US diplomats had been so optimistic that the Taliban would make good on the promise that a joint event had been planned ahead of this weekend’s Doha Forum in Qatar that would have set the process in motion to grant diplomatic recognition to the group.

A seat had been reserved for the Taliban at a panel at the forum dedicated to girls’ education in which a Taliban representative would have addressed the role of women with Afghan female activists.

The sudden reversal undermined the argument that a more “moderate” leadership now dominates the Taliban, and such optimism was further clouded this weekend when the group ordered Afghanistan television stations to remove BBC news bulletins in Pashto, Persian and Uzbek.

In a statement on Sunday the BBC said: “This is a worrying development at a time of uncertainty and turbulence for the people of Afghanistan. More than 6 million Afghans consume the BBC’s independent and impartial journalism on TV every week.”

Western officials made it clear that diplomatic recognition will be impossible unless the decision on girls’ education is reversed.

Thomas West, the US special envoy for Afghanistan, said: “I was surprised by the turnaround this last Wednesday and the world has reacted to it by condemning this move. It is a breach first and foremost of the Afghan people’s trust.

“I believe hope is not all lost. I am hopeful we will see a reversal of that decision in the coming days.”

But West defended the US engagement with the Taliban saying that a complete diplomatic rupture would mean abandoning 40 million Afghans amid growing concerns over a possible famine in the country.

“We are talking about the modalities of an urgent humanitarian response, the need for more than a humanitarian response … a professionalisation of the central bank so that the international financial community can begin to have confidence in it, we are talking about terrorism and we are talking about women’s rights.

“One of the first times we sat down in October in a formal setting they had a request of us: ‘Please put our civil servants – 500,000 – back to work.’ We thought a logical place to start given the sector resonated so much in the international community was education. We had requests of them, as well. Number one, women and girls could attend at all levels across large swathes of Afghanistan. Number two, we wanted to see a monitoring mechanism, and third, there be a serious and rigorous curriculum.

“Over the following months the international community received the necessary assurances, and more importantly the Afghan people were told on 23 March we would see girls attend secondary education and that did not occur,” West said.

Hosna Jalil, a former interior minister, was one of many Afghan women at Doha to claim the Taliban will not be able to keep a lid on the demand for education. She said the last 20 years had not been a waste but left a positive legacy. “We facilitated a generation, two-thirds of the population, that knows what a better life looks like. That is why we will not give up. They are loud, they believe in freedom and democracy.”

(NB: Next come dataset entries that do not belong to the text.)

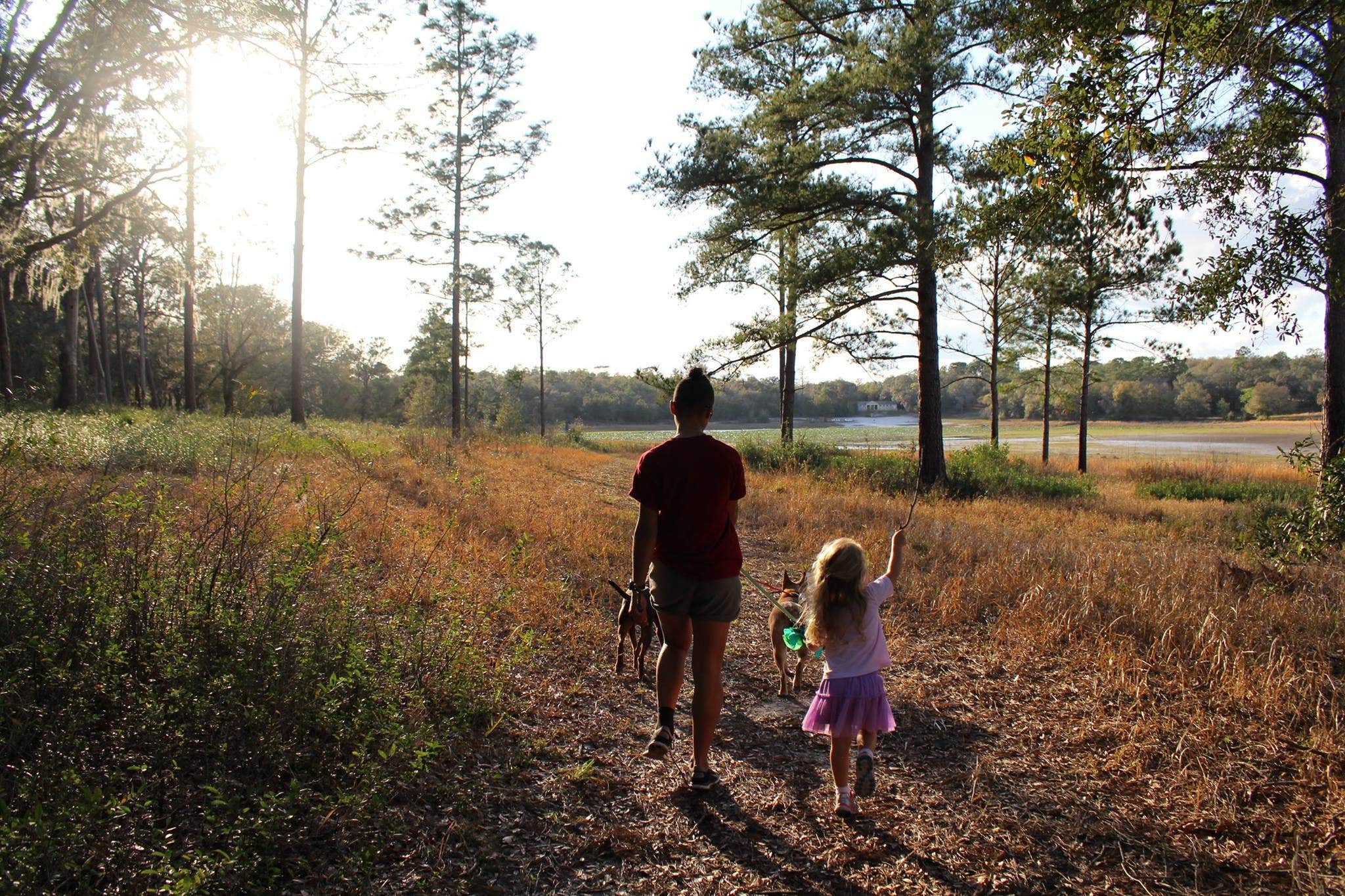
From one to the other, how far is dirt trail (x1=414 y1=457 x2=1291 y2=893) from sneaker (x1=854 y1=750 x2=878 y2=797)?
15 cm

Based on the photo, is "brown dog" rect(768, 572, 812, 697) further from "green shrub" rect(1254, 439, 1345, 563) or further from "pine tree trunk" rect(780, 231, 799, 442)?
"pine tree trunk" rect(780, 231, 799, 442)

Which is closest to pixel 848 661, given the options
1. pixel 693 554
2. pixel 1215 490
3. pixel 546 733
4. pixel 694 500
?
pixel 693 554

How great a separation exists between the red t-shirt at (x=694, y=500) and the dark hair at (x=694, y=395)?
159 mm

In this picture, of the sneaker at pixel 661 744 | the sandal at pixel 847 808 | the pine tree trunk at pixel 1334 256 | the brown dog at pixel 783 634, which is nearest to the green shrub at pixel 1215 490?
the pine tree trunk at pixel 1334 256

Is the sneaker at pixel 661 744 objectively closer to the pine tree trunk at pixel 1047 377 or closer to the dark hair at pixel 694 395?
the dark hair at pixel 694 395

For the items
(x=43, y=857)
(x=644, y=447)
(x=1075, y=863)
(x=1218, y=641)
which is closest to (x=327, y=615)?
(x=43, y=857)

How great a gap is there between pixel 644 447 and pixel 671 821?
39.6m

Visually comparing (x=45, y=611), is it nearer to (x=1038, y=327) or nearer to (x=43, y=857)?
(x=43, y=857)

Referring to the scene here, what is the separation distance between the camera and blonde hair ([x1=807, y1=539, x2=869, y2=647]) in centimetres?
332

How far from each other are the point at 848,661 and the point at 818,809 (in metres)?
0.73

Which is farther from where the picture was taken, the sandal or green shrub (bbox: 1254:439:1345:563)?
green shrub (bbox: 1254:439:1345:563)

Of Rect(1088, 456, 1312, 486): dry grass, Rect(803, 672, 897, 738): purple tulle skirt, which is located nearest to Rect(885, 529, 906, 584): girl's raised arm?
Rect(803, 672, 897, 738): purple tulle skirt

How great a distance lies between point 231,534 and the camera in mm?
4340

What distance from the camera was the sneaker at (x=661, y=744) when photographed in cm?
Answer: 334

Malala Yousafzai, who won the 2014 Nobel peace prize for her fight for all children’s right to education, told the forum that times had changed since the Taliban first banned girls’ education in 1996.

“It is much harder this time – that is because women have seen what it means to be educated, what it means to be empowered. This time is going to be much harder for the Taliban to maintain the ban on girls’ education. They are learning in the hide-outs. They are protesting on the streets. This ban will not last forever. They were waiting outside the school gates in their uniforms and they were crying. Seeking education is a duty of every Muslim,” she said.

Dalia Fahmhy, an Afghan professor of political science, said in 1999 no girls were in secondary schools. “Within 15 years later there were 3.7 million girls. Over that period a thousand women became business owners. This cannot be curtailed. We live in a digital age and 68% have cellphones and 22% are connected to each other and to the world. This cannot be curtailed. Twenty-seven per cent of the parliament were women.”